+++ PAGE TEXT +++

Wissner-Gross, a physicist, said the research was “very ambitious” and cited developments in multiple fields as the major inspirations. 
 
The mathematics behind the research comes from the theory of how heat energy can do work and diffuse over time, called thermodynamics. One of the core concepts in physics is called entropy, which refers to the tendency of systems to evolve toward larger amounts of disorder. The second law of thermodynamics explains how in any isolated system, the amount of entropy tends to increase. A mirror can shatter into many pieces, but a collection of broken pieces will not reassemble into a mirror.
 
The new research proposes that entropy is directly connected to intelligent behavior.
 
“[The paper] is basically an attempt to describe intelligence as a fundamentally thermodynamic process,” said Wissner-Gross.
 
The researchers developed a software engine, called Entropica, and gave it models of a number of situations in which it could demonstrate behaviors that greatly resemble intelligence. They patterned many of these exercises after classic animal intelligence tests.  
 
In one test, the researchers presented Entropica with a situation where it could use one item as a tool to remove another item from a bin, and in another, it could move a cart to balance a rod standing straight up in the air. Governed by simple principles of thermodynamics, the software responded by displaying behavior similar to what people or animals might do, all without being given a specific goal for any scenario.
 
“It actually self-determines what its own objective is,” said Wissner-Gross. “This [artificial intelligence] does not require the explicit specification of a goal, unlike essentially any other [artificial intelligence].”
 
Entropica’s intelligent behavior emerges from the “physical process of trying to capture as many future histories as possible,” said Wissner-Gross. Future histories represent the complete set of possible future outcomes available to a system at any given moment.
 
Wissner-Gross calls the concept at the center of the research “causal entropic forces.” These forces are the motivation for intelligent behavior. They encourage a system to preserve as many future histories as possible. For example, in the cart-and-rod exercise, Entropica controls the cart to keep the rod upright. Allowing the rod to fall would drastically reduce the number of remaining future histories, or, in other words, lower the entropy of the cart-and-rod system. Keeping the rod upright maximizes the entropy. It maintains all future histories that can begin from that state, including those that require the cart to let the rod fall.
 
“The universe exists in the present state that it has right now. It can go off in lots of different directions. My proposal is that intelligence is a process that attempts to capture future histories,” said Wissner-Gross.
 
The research may have applications beyond what is typically considered artificial intelligence, including language structure and social cooperation.
 
DeDeo said it would be interesting to use this new framework to examine Wikipedia, and research whether it, as a system, exhibited the same behaviors described in the paper.
 
“To me [the research] seems like a really authentic and honest attempt to wrestle with really big questions,” said DeDeo.
 
One potential application of the research is in developing autonomous robots, which can react to changing environments and choose their own objectives.

+++ COLLECTED DATA +++

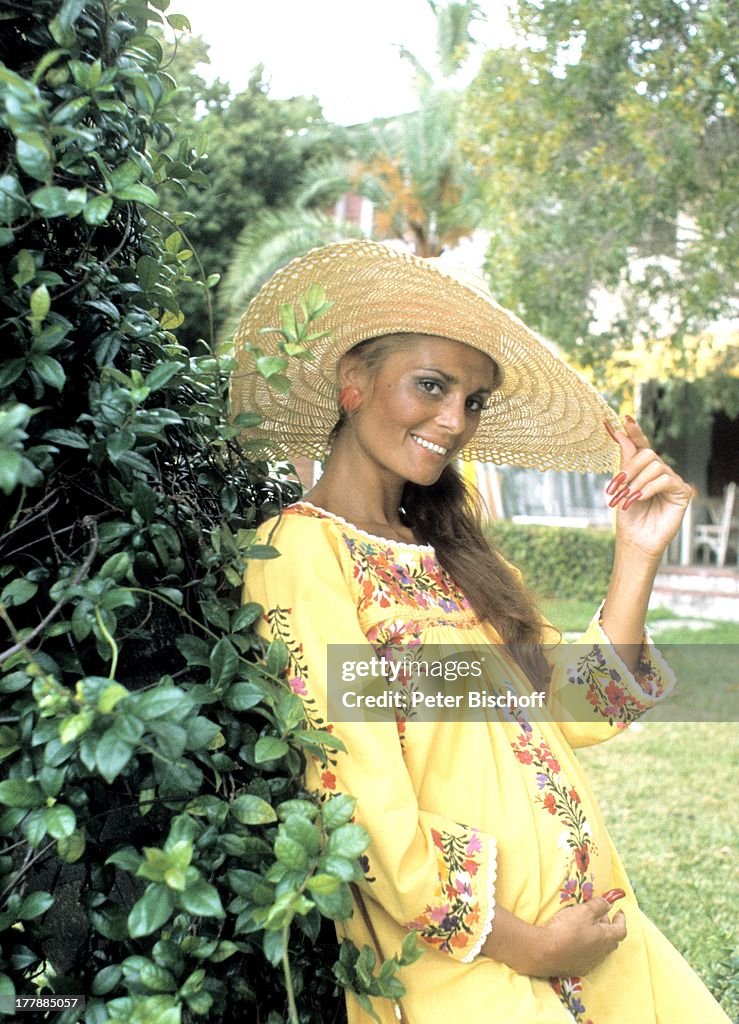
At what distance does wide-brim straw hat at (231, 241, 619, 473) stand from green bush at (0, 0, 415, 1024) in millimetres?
353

+++

GIVEN TASK 1: Which areas does the article on entropy and intelligence name as possible applications of the research? List them all.
GIVEN TASK 2: In the article on entropy and intelligence, condense the paragraph beginning "Wissner-Gross calls the concept" into a bulleted list that keeps its main facts.
GIVEN TASK 3: Reproduce verbatim everything in the article on entropy and intelligence from "Wissner-Gross, a physicist, said" down to "into a mirror.".

EXERCISE SOLUTION 1:
- Language structure
- Social cooperation
- Developing autonomous robots

EXERCISE SOLUTION 2:
- Wissner-Gross calls the central concept of the research "causal entropic forces."
- These forces motivate intelligent behavior by pushing a system to preserve as many future histories as possible.
- In the cart-and-rod exercise, for example, Entropica moves the cart to keep the rod upright.
- Letting the rod fall would sharply reduce the remaining future histories and so lower the entropy of the cart-and-rod system.
- Keeping the rod upright maximizes entropy. It preserves every future history that can begin from that state, including those in which the cart lets the rod fall.

EXERCISE SOLUTION 3:
Wissner-Gross, a physicist, said the research was “very ambitious” and cited developments in multiple fields as the major inspirations. 
 
The mathematics behind the research comes from the theory of how heat energy can do work and diffuse over time, called thermodynamics. One of the core concepts in physics is called entropy, which refers to the tendency of systems to evolve toward larger amounts of disorder. The second law of thermodynamics explains how in any isolated system, the amount of entropy tends to increase. A mirror can shatter into many pieces, but a collection of broken pieces will not reassemble into a mirror.